### SOURCE EXTRACT
Segment Open
But while the convinced sinner dwells with astonishment on the number of his sins, or rather finds them literally innumerable, he is equally overwhelmed by a sense of their aggravation. He perceives that they are not the sins of a heathen, who has never heard of Christ or salvation; but they have been committed, it may be, in the very brightest sunshine of gospel day. They have been committed, while the Bible, with all its solemn warnings, and all its gracious invitations, and all its treasures of mercy, has been within his reach; while the Sabbath has weekly dawned upon him, and the sanctuary has opened its doors for him, and the ministers of Christ have spread before him the provision of the gospel, and have expostulated with him to attend to the things that belong to his peace. They have been committed, moreover, in spite of the kind rebukes and earnest entreaties of pious friendship; in spite of the remonstrances of his own conscience; in spite of the strivings of the Holy Spirit; in spite of all the condescension, the agonies, and the intercession of Jesus; in spite of the offered glories of heaven, and the threatened woes of perdition. The fact that he has sinned against so much light and love, and that he has persevered in sinning, when there were so many considerations to deter him from it, seems to him to stamp upon his guilt a peculiarly aggravated character.

And then again, he perceives how completely vain and foolish were the excuses with which he had quieted himself in a sinful course: he is compelled to give them all to the winds, and to feel that he stands before God without the shadow of an apology. Does he justify his past neglect of true religion, on the ground that he had no time to attend to it; or on the ground that, in attending upon the means of grace, he had done all that it was in his power to do; or on the ground that there would be a future more convenient season? No such thing. He feels that his sins have been altogether voluntary and causeless, and have exposed him most justly to God's threatened curse.

It is a common case that a sinner in these circumstances actually believes himself to be the most guilty of all beings, even worse than the reprobate in hell; for while he can invent apologies for others, he cannot for a moment admit any for himself. He is not indeed, as some dreaming speculatists would have it, willing to encounter eternal perdition; but that he deserves it, is as clear to him as that the light shines around him amidst the brightness of noon-day. He wonders that such a wretch as himself is permitted to breathe the air, or enjoy the light, or walk upon the earth; and it is difficult for him to believe that his next move will not be to the eternal prison of despair.

I have already intimated that there is, in some respects, a great variety in the experience of convinced sinners, some being far more deeply affected than others. But in every case which issues in conversion, there is not only a general conviction of the evil of sin—but a particular conviction of personal guilt, and of the justice of the sentence which dooms to God's everlasting displeasure. This conviction may be acquired suddenly, or it may be acquired gradually: it may be more or less pungent: but in some form or other, and in some degree or other, it makes part of the experience of every sinner, who is brought to a practical knowledge of the excellence and glory of the gospel.

III. This is the language of earnest solicitude.

Enough has been said to show that the disclosures which are made to the convinced sinner by the Spirit of God, must render him, in no small degree, unhappy; and such a state necessarily produces solicitude, both in respect to the present and the future. It is natural that the sinner should earnestly desire a deliverance from the burden that now oppresses him, and from the appalling doom which conscience bids him anticipate in the next world.
Segment Closed
### GIVEN INFORMATION
Segment Open
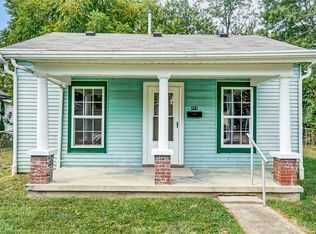 455 Belmont Ave, Wilmington, OH 45177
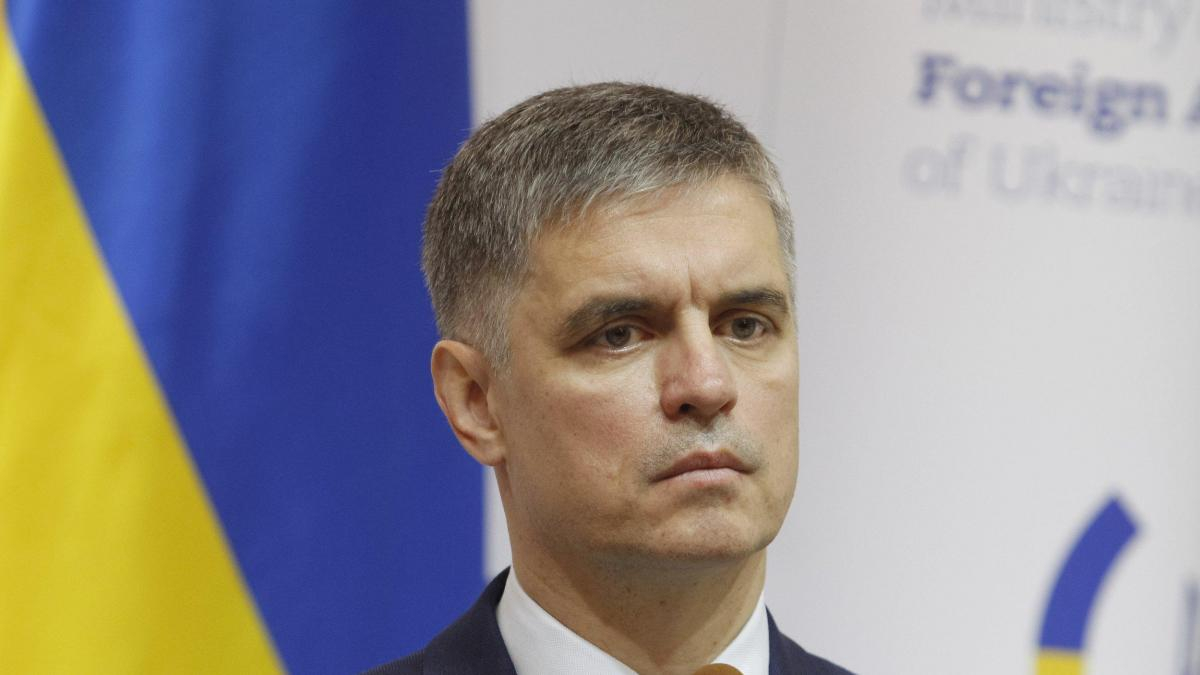 Пристайко сожалеет, что не удалось решить вопрос обмена пленными в ТКГ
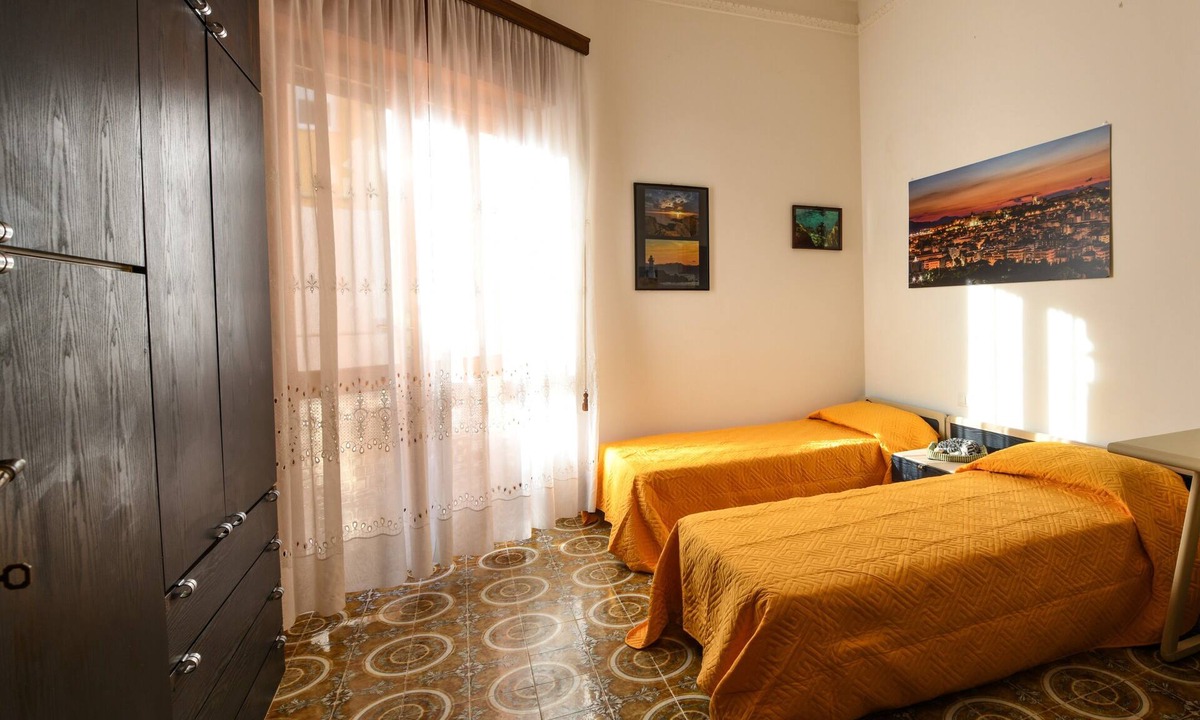 Province of Cagliari Apartment | Apartment for 4 in Quartu, near Poetto, Cagliari and nature, comfortable and complete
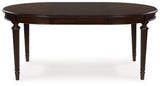 Lavinton Dining Extension Table - D764-35
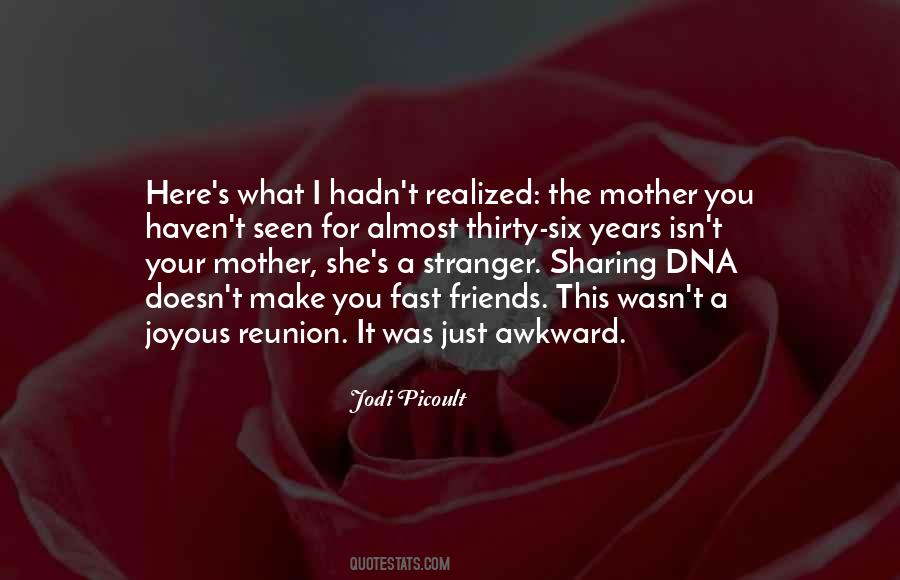 Dna's Quotes #834151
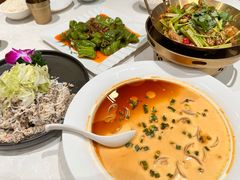 -王中王餐厅(东安路店)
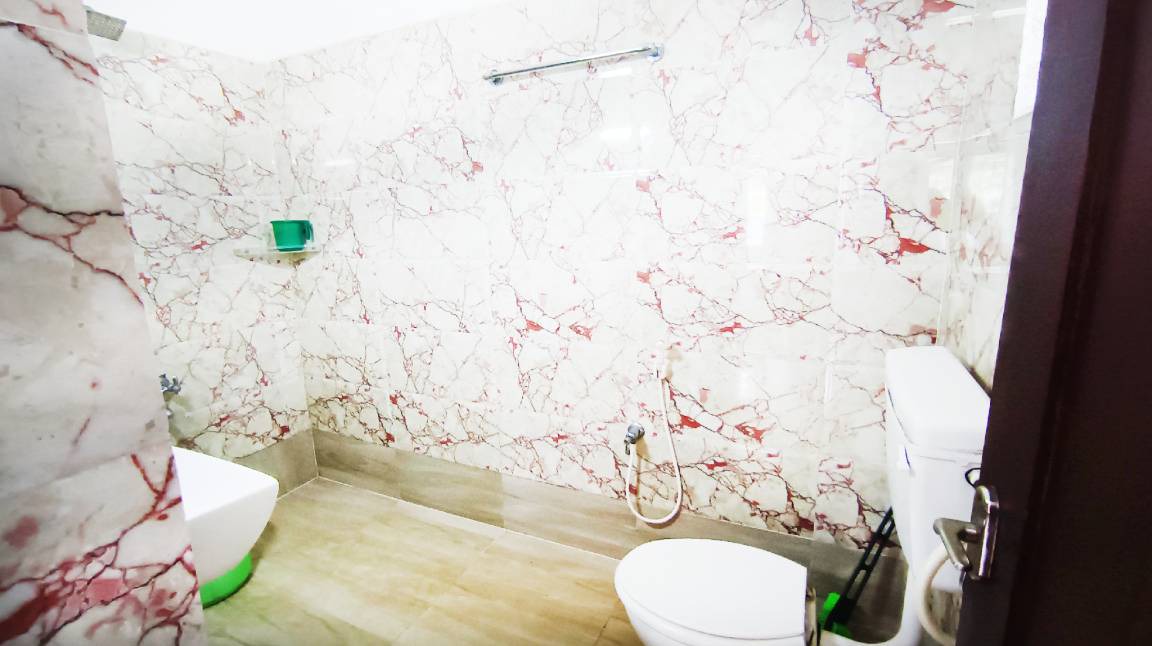 Photo of Bathroom in Kuilapalayam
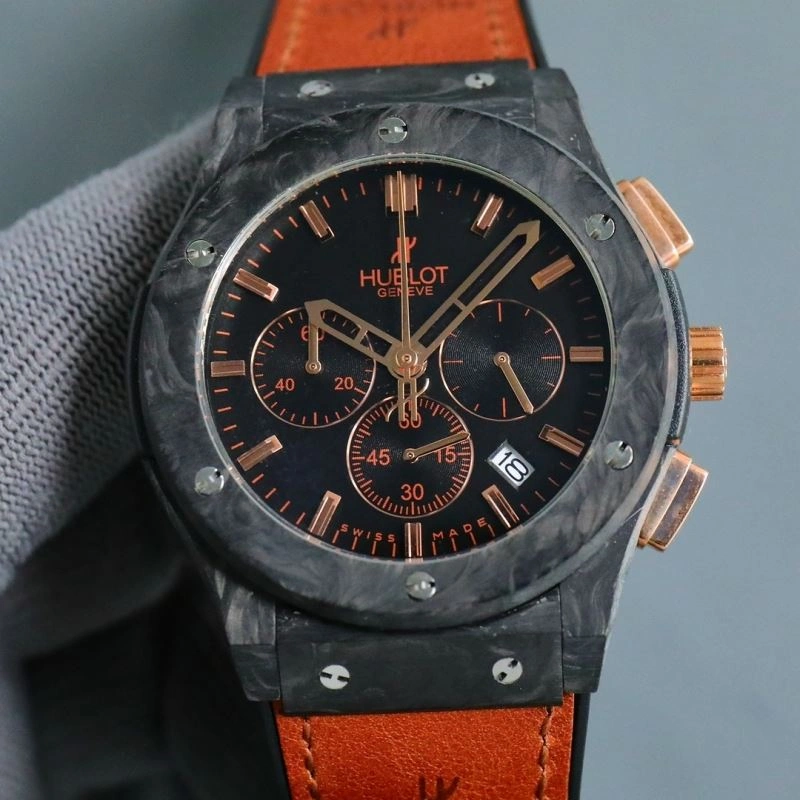 HUBLOT Watches TravelReady 184294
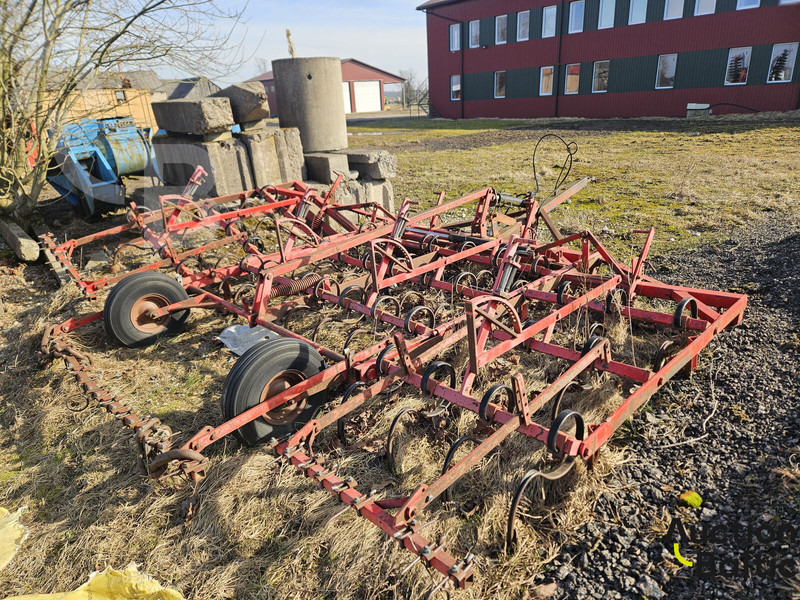 Vaderstad  - Култиватор: снимка 4 Vaderstad  - Култиватор: снимка 4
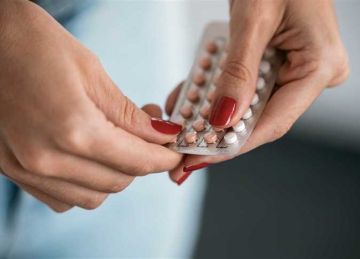 على الرغم من فعاليتها.. 8 مشاكل صحية تسببها حبوب منع الحمل على الرغم من فعاليتها.. 8 مشاكل صحية تسببها حبوب منع الحمل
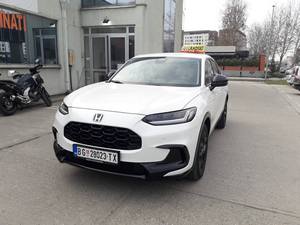 Vozilo - vozač Dejan Oluić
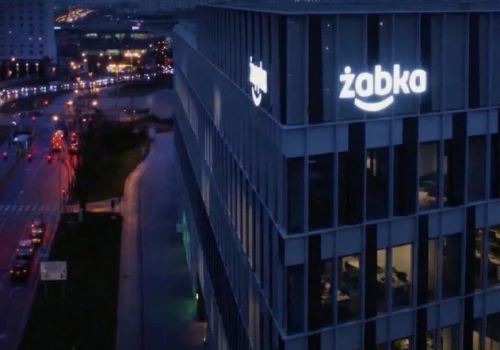Wielki cyberatak na sieć Żabka. Co z danymi klientów aplikacji? Minister zabrał głos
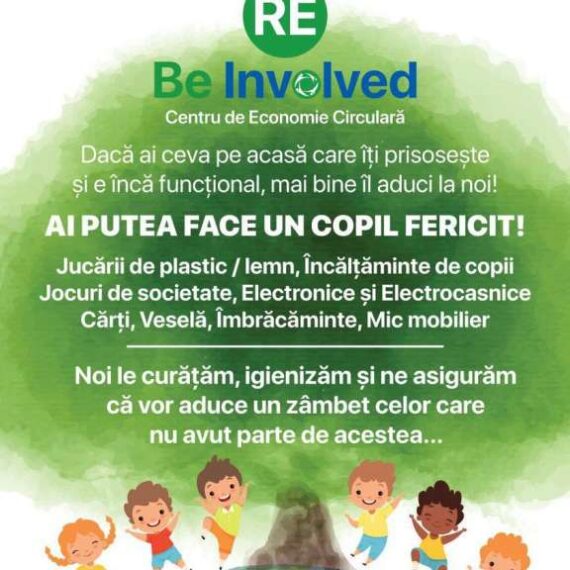 Primul Centru integrat de economie circulară din România a devenit operaţional în Bucureşti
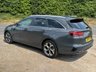 USED 2020 69 KIA CEED 1.4 T-GDi 3 Sportswagon 5dr Petrol Manual Euro 6 (s/s) (138 bhp) GREAT CAR GREAT SPEC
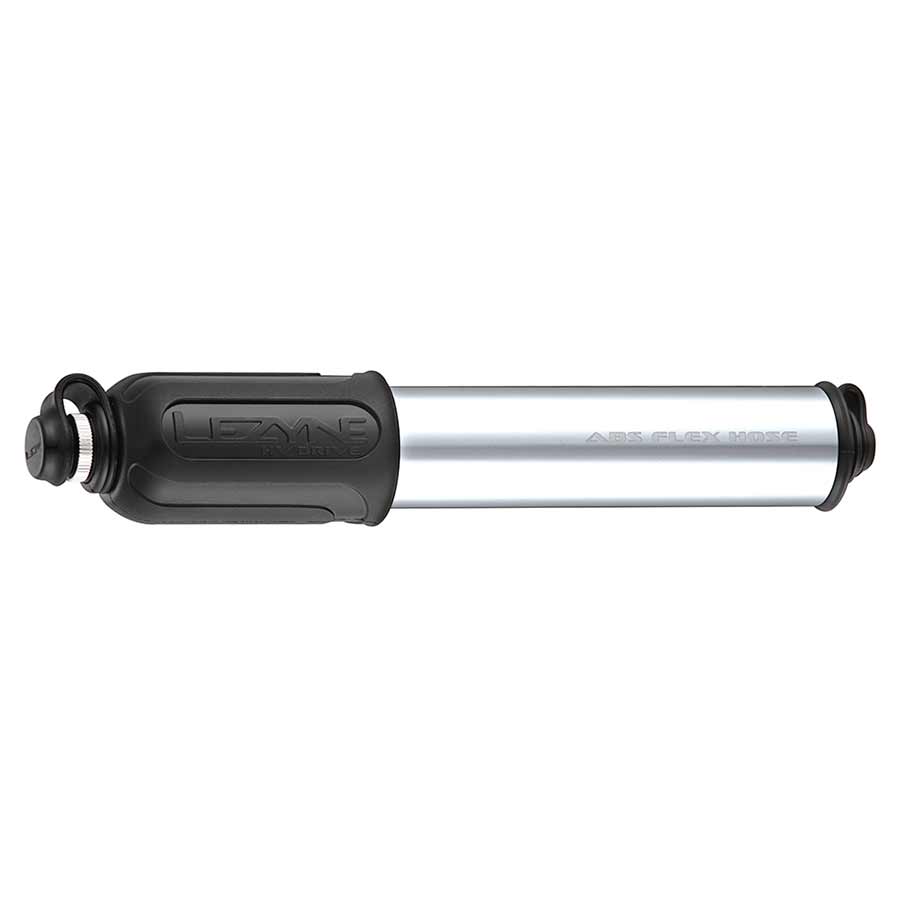 Lezyne HV drive compact pump 120psi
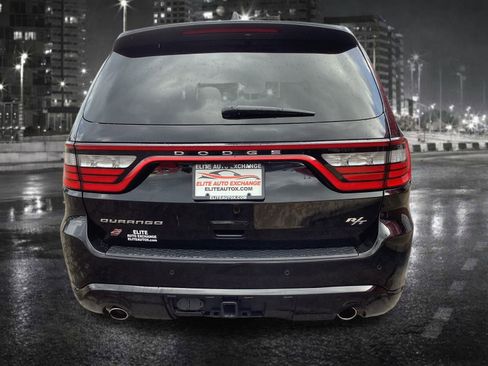 Used 2023 Dodge Durango R/T image 8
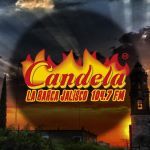 Escuchar transmisión en vivo Candela La Barca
Segment Closed
### DIRECTIONS
Can you continue the passage on the convinced sinner's guilt, starting right after its final sentence?

### RESPONSE BOX
If there were nothing more than his present condition concerned, there would be good reason why he should long for a change; for such a condition is always unhappy, and often wretched beyond our most gloomy conceptions. What Christian, especially what minister of Christ, has not witnessed cases, in which the sinner in the circumstances which I am supposing, has been stung by remorse, agitated by terror, convulsed by agony, to such a degree, that life itself has seemed a burden; and the aspect of despair has settled upon the countenance; and even the grave has been longed for, if it might but prove a refuge from the lashes of a guilty conscience. But where the operations of the Spirit assume a milder form, and the impressions of guilt are far less pungent, there is still enough in the sinner's condition to cause him earnestly to desire that he may escape from it. For he feels that while this burden hangs upon his conscience, the world is nothing better to him than a prison, overspread with darkness, and hung round with despair.

But if the sinner is anxious, and with good reason too, to escape from the miseries of his present condition, much more is he desirous to escape from the accumulated woes which await the ungodly in the world of despair. He realizes that there is an awful meaning in the description which the Bible has given of the future and eternal miseries of the lost; and he ponders the fearful imagery in which those miseries are described, until his heart throbs and sinks with apprehension. Here again, is it strange that he is anxious to escape from this tremendous doom? Rather, would it not be very strange, if, with such a view of the danger of his condition, he could fold his arms and lull himself into an indolent security?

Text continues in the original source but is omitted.